**Exercise description:**
Each entry below must be repeated exactly, with pictures left out.

Stored data entries
----------------------------------------
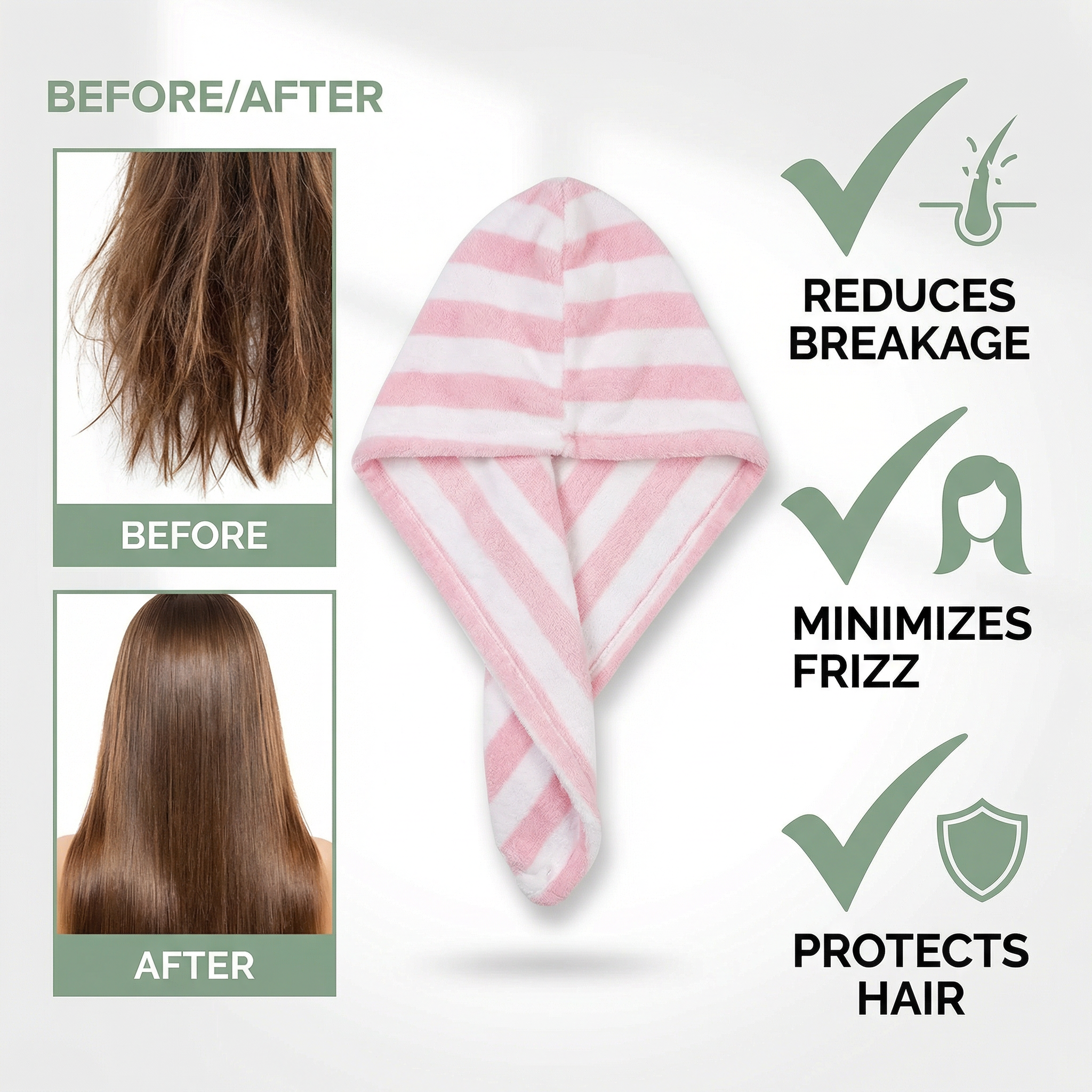 BEFORE/AFTER

BEFORE

AFTER

REDUCES BREAKAGE

MINIMIZES FRIZZ

PROTECTS HAIR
----------------------------------------
**Result of this exercise:**
 BEFORE/AFTER

BEFORE

AFTER

REDUCES BREAKAGE

MINIMIZES FRIZZ

PROTECTS HAIR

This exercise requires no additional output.